Neben mir saß eine bildhübsche Frau, die weitaus mehr Erfahrung und Wissen als jede Andere vor ihr besaß und ganz genau wusste, was ich wollte und was nicht und das in jeglicher Hinsicht.

Trotzdem konnte ich mich nur schwer zusammenreißen um Penelope nicht zu fragen, warum sie ihre gottverdammten Augen nicht von dem Typen am Nebentisch lösen konnte. Was ging mich das an? Nichts. Ich war der Mann, der sie freigegeben hatte, obwohl mir Ihre Augen vor drei Jahren das Licht auf eine andere Zukunft gezeigt hatten.

Mittlerweile konnten mir die Vorfälle an diesem bestimmten Abend nicht unwichtiger sein, denn ich hatte alles erreicht, was ich mir jemals vorgenommen hatte. Ich schlief mit wem ich will, gab so viel Geld aus, wie ich will und rauchte so viel ich will, ohne die leise Stimme neben mir zu hören, die mich daran erinnerte, dass es ungesund war.

Ab und zu hörte ich diese Stimme im Kopf, wenn ich es einer abgehobenen teuren Millionärstochter in meinem Penthouse an der Südküste besorgte.

Lamia dürfte sich darüber niemals beschweren.

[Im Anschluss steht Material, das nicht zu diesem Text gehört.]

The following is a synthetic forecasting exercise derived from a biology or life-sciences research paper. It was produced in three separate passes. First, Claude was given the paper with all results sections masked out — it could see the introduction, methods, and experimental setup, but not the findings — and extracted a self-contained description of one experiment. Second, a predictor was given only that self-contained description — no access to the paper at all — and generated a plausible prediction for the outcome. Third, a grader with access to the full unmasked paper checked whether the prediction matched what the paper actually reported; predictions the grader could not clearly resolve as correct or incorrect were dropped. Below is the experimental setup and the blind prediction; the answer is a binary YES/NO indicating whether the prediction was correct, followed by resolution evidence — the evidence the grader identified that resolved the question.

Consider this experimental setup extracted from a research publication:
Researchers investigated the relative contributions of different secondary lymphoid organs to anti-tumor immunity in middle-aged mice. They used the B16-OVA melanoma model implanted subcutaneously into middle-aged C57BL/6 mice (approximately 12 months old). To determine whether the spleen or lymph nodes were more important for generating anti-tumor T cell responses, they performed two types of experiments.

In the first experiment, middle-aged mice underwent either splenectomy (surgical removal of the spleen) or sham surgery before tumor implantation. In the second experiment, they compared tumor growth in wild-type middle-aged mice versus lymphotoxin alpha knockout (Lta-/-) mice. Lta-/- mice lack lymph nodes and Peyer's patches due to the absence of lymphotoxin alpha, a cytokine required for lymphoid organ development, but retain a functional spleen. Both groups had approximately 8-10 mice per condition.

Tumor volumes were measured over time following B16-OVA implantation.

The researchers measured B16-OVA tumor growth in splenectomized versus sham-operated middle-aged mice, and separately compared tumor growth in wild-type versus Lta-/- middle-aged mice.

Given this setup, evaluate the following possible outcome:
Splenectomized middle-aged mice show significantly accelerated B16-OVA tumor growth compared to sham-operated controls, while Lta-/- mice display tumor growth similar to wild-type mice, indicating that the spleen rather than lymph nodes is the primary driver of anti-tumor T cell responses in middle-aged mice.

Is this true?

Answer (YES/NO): NO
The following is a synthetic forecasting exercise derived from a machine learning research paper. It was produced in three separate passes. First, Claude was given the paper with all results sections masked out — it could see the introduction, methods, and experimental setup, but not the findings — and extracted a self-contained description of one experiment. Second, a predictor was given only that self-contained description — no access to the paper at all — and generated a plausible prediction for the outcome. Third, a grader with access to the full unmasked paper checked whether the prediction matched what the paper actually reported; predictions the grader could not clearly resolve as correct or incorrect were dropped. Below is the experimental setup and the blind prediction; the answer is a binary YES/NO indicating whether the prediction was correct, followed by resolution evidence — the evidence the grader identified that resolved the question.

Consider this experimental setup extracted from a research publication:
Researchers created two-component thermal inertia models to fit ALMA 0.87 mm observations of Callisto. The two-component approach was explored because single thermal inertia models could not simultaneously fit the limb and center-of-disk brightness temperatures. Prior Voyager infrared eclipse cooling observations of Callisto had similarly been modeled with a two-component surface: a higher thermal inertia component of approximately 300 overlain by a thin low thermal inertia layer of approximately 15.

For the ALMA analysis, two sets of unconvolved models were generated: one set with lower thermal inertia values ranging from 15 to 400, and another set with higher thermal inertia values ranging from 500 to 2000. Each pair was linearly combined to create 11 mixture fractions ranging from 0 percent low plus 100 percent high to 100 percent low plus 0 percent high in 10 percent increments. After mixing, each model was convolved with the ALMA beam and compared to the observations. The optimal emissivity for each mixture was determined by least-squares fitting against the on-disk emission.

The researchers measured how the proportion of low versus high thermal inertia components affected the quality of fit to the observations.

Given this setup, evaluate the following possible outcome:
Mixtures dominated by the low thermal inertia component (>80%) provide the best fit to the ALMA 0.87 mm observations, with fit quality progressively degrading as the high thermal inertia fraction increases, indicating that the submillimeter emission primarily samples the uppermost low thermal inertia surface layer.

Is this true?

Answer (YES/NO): NO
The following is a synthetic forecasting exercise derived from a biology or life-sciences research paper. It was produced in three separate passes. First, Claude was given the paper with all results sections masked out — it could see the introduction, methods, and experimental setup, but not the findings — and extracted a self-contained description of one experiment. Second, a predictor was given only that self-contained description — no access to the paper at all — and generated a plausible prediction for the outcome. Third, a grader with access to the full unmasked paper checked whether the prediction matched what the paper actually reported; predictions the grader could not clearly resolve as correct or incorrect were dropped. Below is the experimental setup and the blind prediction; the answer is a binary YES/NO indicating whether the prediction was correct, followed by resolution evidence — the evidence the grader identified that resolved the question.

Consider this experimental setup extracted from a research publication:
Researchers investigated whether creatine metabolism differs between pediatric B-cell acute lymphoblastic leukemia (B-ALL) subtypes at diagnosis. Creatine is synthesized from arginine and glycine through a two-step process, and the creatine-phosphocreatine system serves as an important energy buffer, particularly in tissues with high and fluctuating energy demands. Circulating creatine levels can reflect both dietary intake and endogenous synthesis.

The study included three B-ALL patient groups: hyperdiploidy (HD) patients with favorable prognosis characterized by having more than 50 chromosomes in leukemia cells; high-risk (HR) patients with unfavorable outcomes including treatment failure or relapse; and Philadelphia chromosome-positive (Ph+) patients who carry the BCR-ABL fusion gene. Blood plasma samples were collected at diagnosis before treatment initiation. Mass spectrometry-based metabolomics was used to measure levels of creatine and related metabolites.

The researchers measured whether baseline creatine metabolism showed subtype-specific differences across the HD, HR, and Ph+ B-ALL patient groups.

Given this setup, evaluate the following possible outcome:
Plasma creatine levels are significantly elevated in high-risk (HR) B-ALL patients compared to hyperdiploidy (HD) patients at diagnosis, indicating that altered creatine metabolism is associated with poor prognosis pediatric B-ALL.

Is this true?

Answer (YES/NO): NO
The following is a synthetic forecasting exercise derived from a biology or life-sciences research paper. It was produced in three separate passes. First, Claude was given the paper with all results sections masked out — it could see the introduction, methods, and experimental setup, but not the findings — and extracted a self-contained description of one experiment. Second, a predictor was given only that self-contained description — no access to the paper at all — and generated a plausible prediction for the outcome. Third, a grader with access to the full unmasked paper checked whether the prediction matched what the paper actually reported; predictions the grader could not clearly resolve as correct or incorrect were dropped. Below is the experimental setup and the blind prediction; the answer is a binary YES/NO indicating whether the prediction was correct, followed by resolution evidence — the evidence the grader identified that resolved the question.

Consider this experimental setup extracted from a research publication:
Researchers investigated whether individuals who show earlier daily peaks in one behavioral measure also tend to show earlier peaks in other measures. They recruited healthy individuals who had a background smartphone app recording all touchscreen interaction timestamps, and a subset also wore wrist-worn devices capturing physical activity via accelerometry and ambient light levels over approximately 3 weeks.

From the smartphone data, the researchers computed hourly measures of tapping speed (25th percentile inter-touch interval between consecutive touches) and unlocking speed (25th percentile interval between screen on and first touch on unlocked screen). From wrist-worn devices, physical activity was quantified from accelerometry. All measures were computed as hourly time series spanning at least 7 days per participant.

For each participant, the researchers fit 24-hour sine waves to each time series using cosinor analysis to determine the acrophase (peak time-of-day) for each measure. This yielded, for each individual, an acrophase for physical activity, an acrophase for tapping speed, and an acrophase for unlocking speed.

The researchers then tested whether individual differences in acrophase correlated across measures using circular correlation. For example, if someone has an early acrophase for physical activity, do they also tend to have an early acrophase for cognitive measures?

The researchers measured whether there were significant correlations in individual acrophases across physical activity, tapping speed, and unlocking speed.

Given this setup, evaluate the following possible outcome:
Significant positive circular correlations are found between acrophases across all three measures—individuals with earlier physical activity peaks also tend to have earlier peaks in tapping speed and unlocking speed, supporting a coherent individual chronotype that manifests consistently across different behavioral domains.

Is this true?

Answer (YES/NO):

Niemals. Keine einzige Sekunde kam mir in den Sinn mich jemals für mein Leben rechtfertigen und das würde ich auch nicht für sie tun. Für niemanden. Doch Lamia wagte es nie auch nur ein Kommentar zu meinem Leben neben ihm abzugeben.

Sie brauchte mich. Manchmal hatte ich das Gefühl, als sei sie süchtig nach mir und immer wenn ich so empfand, sagte ich ihr ab und rauchte ein Zigarette um mich daran zu erinnern, dass mir keine Frau mehr jemals gewachsen sein könnte.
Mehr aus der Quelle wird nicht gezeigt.